■ **WHAT IS REQUIRED**: Leave every picture out. Set down all the lines below exactly.

DATA TO EXAMINE: Begin

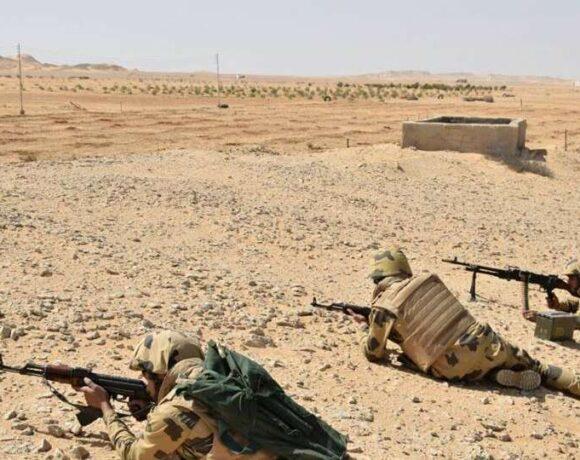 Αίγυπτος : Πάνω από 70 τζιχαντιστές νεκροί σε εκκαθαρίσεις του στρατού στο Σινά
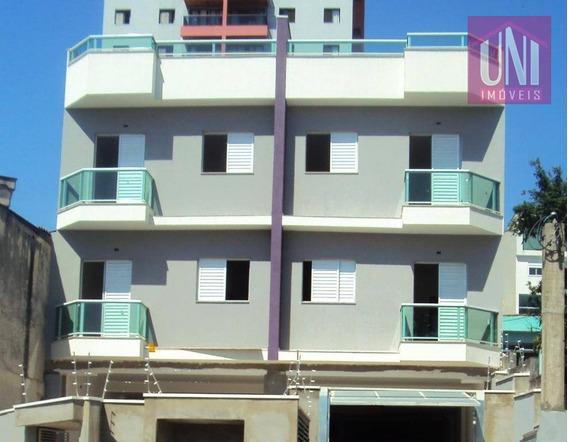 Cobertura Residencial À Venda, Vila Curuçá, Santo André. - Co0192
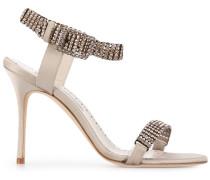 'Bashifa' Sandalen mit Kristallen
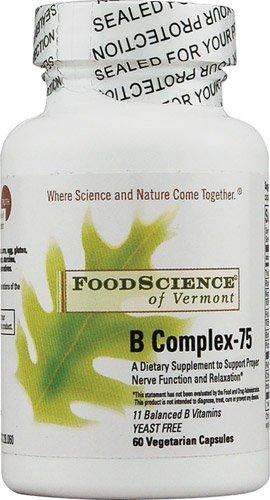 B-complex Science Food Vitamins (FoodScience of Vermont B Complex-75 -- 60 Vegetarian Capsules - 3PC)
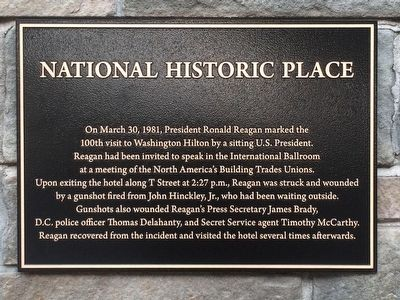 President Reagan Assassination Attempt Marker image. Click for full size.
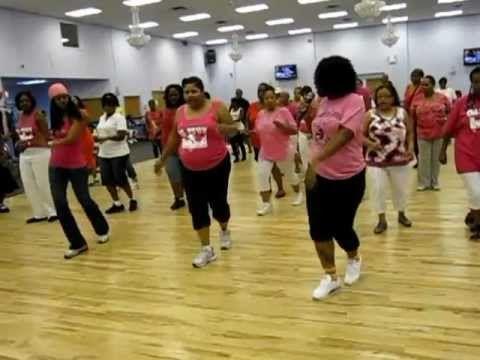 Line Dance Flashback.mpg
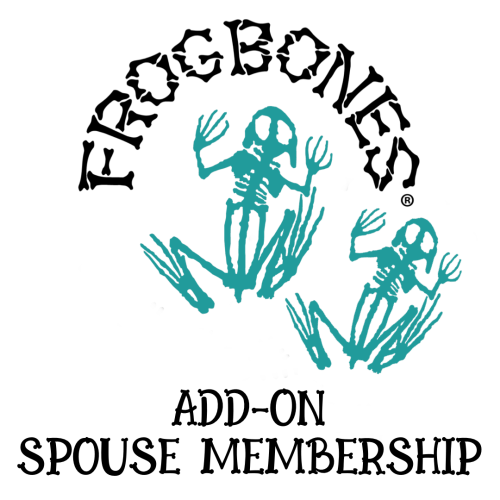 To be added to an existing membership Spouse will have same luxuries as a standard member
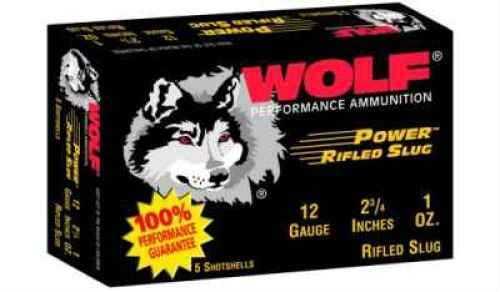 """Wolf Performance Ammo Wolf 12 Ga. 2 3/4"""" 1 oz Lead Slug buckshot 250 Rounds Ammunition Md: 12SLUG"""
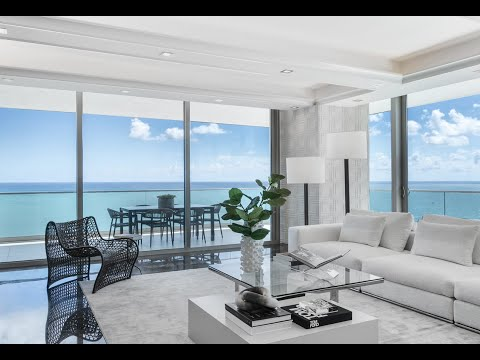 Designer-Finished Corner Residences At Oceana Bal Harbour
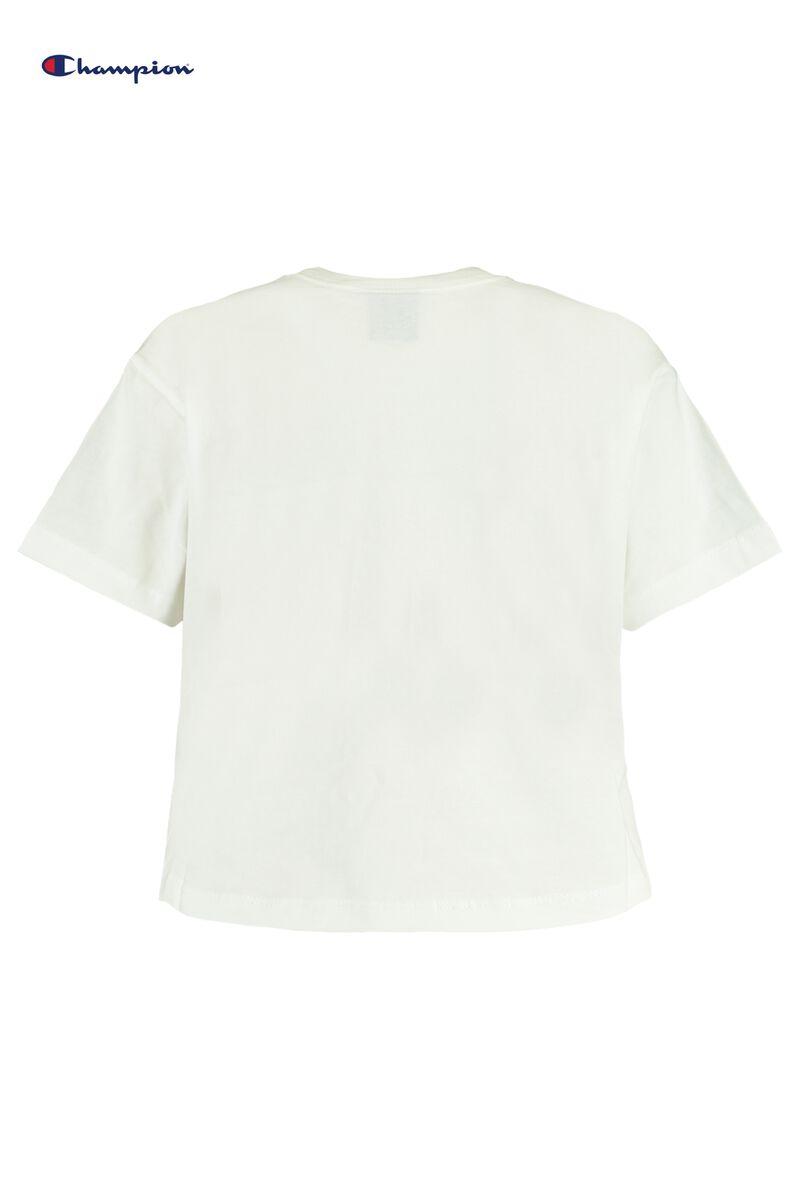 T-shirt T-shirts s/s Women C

DATA TO EXAMINE: End

■ **RESPONSE TO THE EXERCISE**:
 Αίγυπτος : Πάνω από 70 τζιχαντιστές νεκροί σε εκκαθαρίσεις του στρατού στο Σινά
 Cobertura Residencial À Venda, Vila Curuçá, Santo André. - Co0192
 'Bashifa' Sandalen mit Kristallen
 B-complex Science Food Vitamins (FoodScience of Vermont B Complex-75 -- 60 Vegetarian Capsules - 3PC)
 President Reagan Assassination Attempt Marker image. Click for full size.
 Line Dance Flashback.mpg
 To be added to an existing membership Spouse will have same luxuries as a standard member
 """Wolf Performance Ammo Wolf 12 Ga. 2 3/4"""" 1 oz Lead Slug buckshot 250 Rounds Ammunition Md: 12SLUG"""
 Designer-Finished Corner Residences At Oceana Bal Harbour
 T-shirt T-shirts s/s Women C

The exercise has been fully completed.